- Excerpted text:
__________________________________________________
He was a thoroughbred harnessed to a four-wheeled cab--and he
knew it. Eventually, he realised something else: he saw that the
whole project of a Catholic University had been evolved as a
political and ecclesiastical weapon against the Queen's Colleges
of Peel, and that was all. As an instrument of education. it was
simply laughed at; and he himself had been called in because his
name would be a valuable asset in a party game. When he
understood that, he resigned his rectorship and returned to the
Oratory.

But, his tribulations were not yet over. It seemed to be God's
will that he should take part in a whole succession of schemes,
which, no less than the project of the Irish University, were to
end in disillusionment and failure. He was persuaded by Cardinal
Wiseman to undertake the editorship of a new English version of
the Scriptures, which was to be a monument of Catholic
scholarship and an everlasting glory to Mother Church. He made
elaborate preparations; he collected subscriptions, engaged
contributors, and composed a long and learned prolegomena to the
work. It was all useless; Cardinal Wiseman began to think of
other things; and the scheme faded imperceptibly into thin air.
__________________________________________________
- Given data:
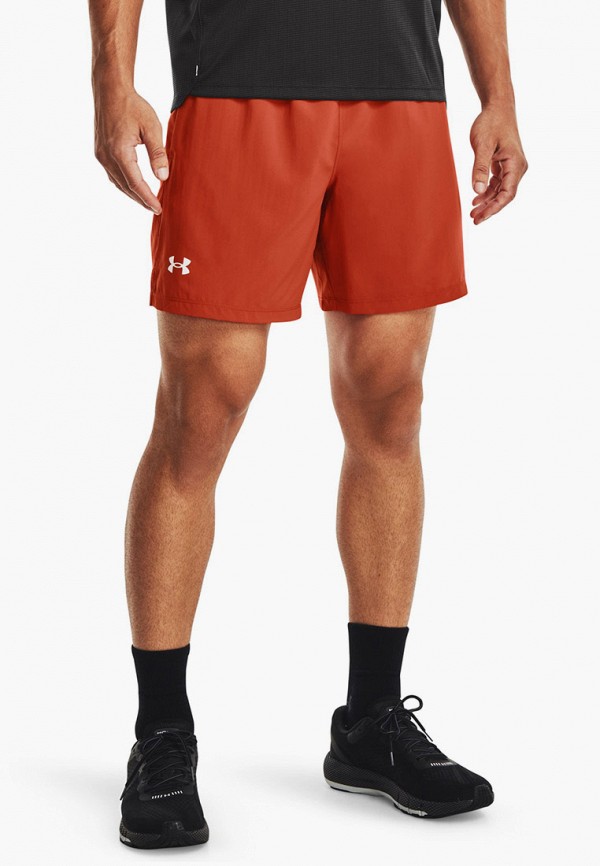 фото Шорты спортивные under armour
__________________________________________________
- Things to do:
#1 Reproduce the stretch of the excerpt on the Catholic University from "But, his tribulations" through "into thin air.".
#2 In the excerpt on the Catholic University, which specific preparations did he make for the new English version of the Scriptures?
The listing comes from a separate source from the excerpt on the Catholic University.

- List of solutions:
#1
But, his tribulations were not yet over. It seemed to be God's
will that he should take part in a whole succession of schemes,
which, no less than the project of the Irish University, were to
end in disillusionment and failure. He was persuaded by Cardinal
Wiseman to undertake the editorship of a new English version of
the Scriptures, which was to be a monument of Catholic
scholarship and an everlasting glory to Mother Church. He made
elaborate preparations; he collected subscriptions, engaged
contributors, and composed a long and learned prolegomena to the
work. It was all useless; Cardinal Wiseman began to think of
other things; and the scheme faded imperceptibly into thin air.

#2
- He collected subscriptions.
- He engaged contributors.
- He composed a long and learned prolegomena to the work.